Tem doido pra tudo. Beijou a nota, olhou contra a luz para atestar que não era falsa, dobrou e guardou como um tesouro na gaveta do caixa. Sentou-se na cadeira. Ganhou o dia.

Vinte e cinco minutos depois, o mesmo carro para bem devagar em frente a farmácia. De dentro saem dois homens. Já não existe mais nervosismo ou gritaria. Um era o intelectual de antes e o outro, era bem possível que também fosse, pois suas roupas faziam um belo par com as dele. O intelectual novo amparava o intelectual antigo. Ajudou a descer do carro com carinho e cuidado, e este dava passos curtos com a serenidade de um monge e a delicadeza de um homem santo.

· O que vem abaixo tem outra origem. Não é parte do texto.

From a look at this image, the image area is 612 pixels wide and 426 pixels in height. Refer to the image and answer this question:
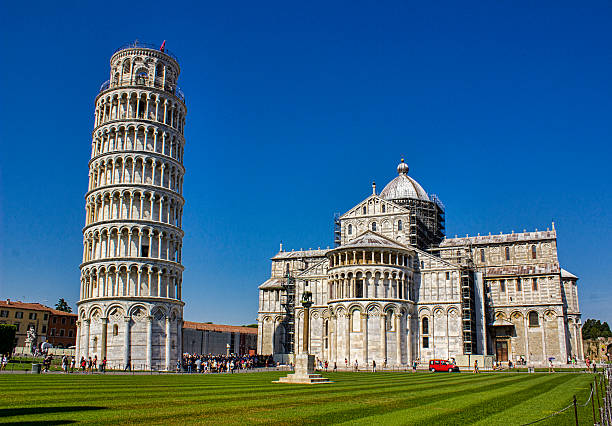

Os dois chegaram à porta da farmácia e nem de longe aquela figura calma e serena fazia lembrar o homem que esbravejava outrora.

- Boa tarde meu bom homem.

- Boa tarde!

- Meu amigo veio aqui, a pouco tempo atrás, buscando um remédio para sua diarreia, e o senhor ofereceu um calmante? Foi isso?

O intelectual que fora vítima de Farncisco estava sereno e as mãos estavam juntas como em oração e olhava para cima, como quem via passarinhos coloridos e arco-íris. Cabia até uma auréola.

- Pensei que quisesse calmante, ele gritava sem parar... Descontrolado.

- Sua inexatidão fez minha excreção manar pelos meus cambitos... Disse o agora calmíssimo letrado.

- Coimbra, agora chega! Já te disse um milhão de vezes! Linguagem coloquial pombas! Ninguém entende o que você diz... Vai Coimbra, fala normal, o rapaz não entendeu nada.

Coimbra sorriu, inclinou delicadamente a cabeça em direção ao farmacêutico sem mexer o corpo e proferiu em palavras miúdas, com uma feição quase de Monalisa:

- Meu amigo, vou te contar uma coisa, eu estou todo cagado, mas eu estou sentindo uma paz... Mas uma paz... Paz que eu nunca senti na vida. Esticou o braço magro e entortou a mãozinha como um padre que espere que lhe beijem o anel: Coimbra ao seu dispor. Qual seu nome?

- Farncisco, também ao seu inteiro dispor...

- “Far” o que?

- Farncisco ao seu dispor.

Coimbra olhou com graça de pomba branca para o amigo e perguntou sussurrando: o que foi que ele disse?

- Sei lá Coimbra, vamos embora. Entraram no carro e partiram sob a nuvem vermelha da estrada.

Dizem que depois daquele dia, além do caderno de receitas e do livro de medicamentos, o farmacêutico Farncisco também guarda, só por garantia, um pequeno dicionário ilustrado, para usar em casos especiais.